*** Opening ENTRIES PROVIDED ***

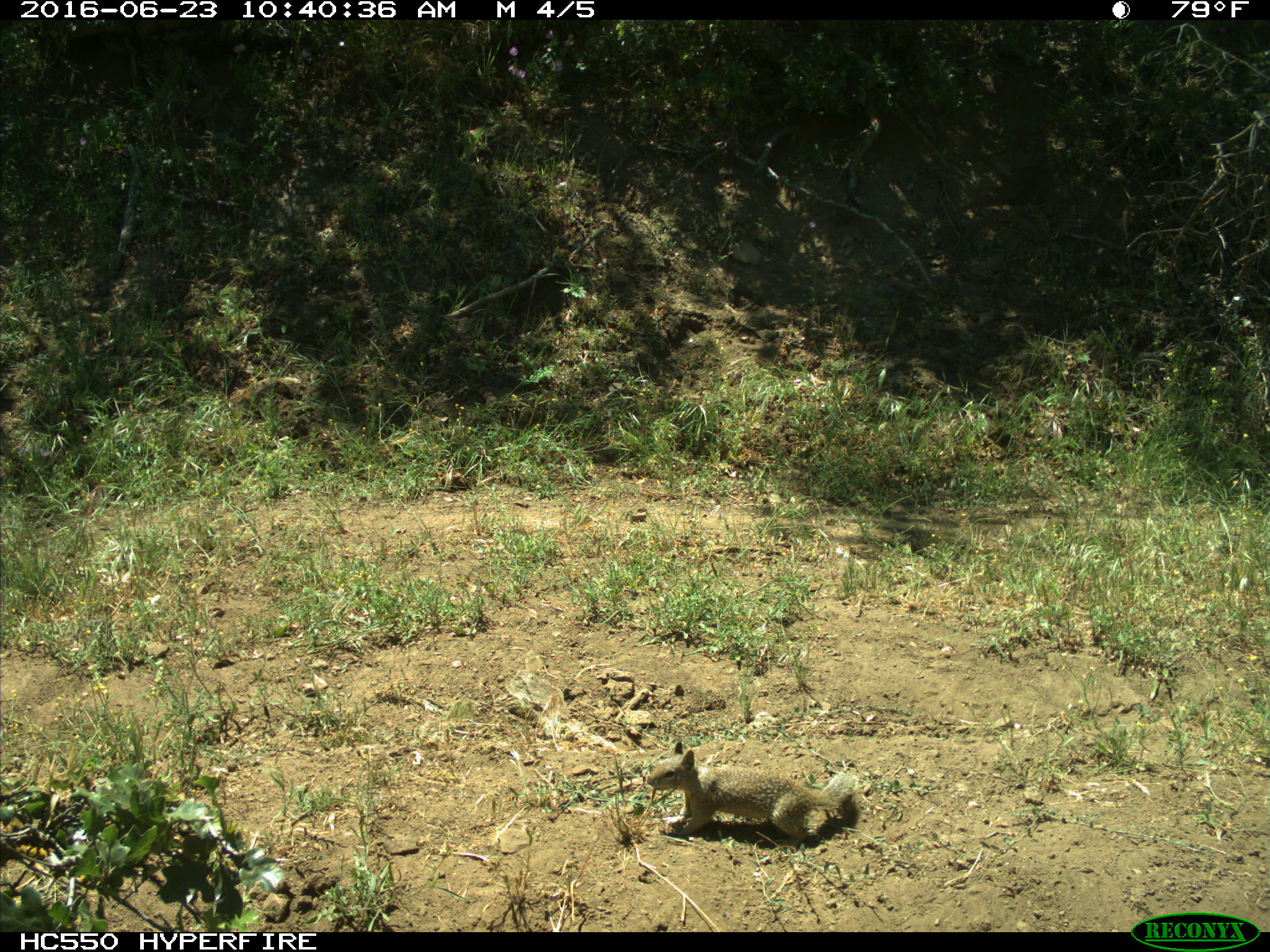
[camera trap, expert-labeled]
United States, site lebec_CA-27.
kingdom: Animalia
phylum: Chordata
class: Mammalia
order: Rodentia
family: Sciuridae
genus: Otospermophilus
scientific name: Otospermophilus beecheyi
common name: california ground squirrel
Otospermophilus beecheyi (california ground squirrel).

*** Closing ENTRIES PROVIDED ***

Please output exactly the lines from the one containing "kingdom: Animalia" through the end of the records, both included.

kingdom: Animalia
phylum: Chordata
class: Mammalia
order: Rodentia
family: Sciuridae
genus: Otospermophilus
scientific name: Otospermophilus beecheyi
common name: california ground squirrel
Otospermophilus beecheyi (california ground squirrel).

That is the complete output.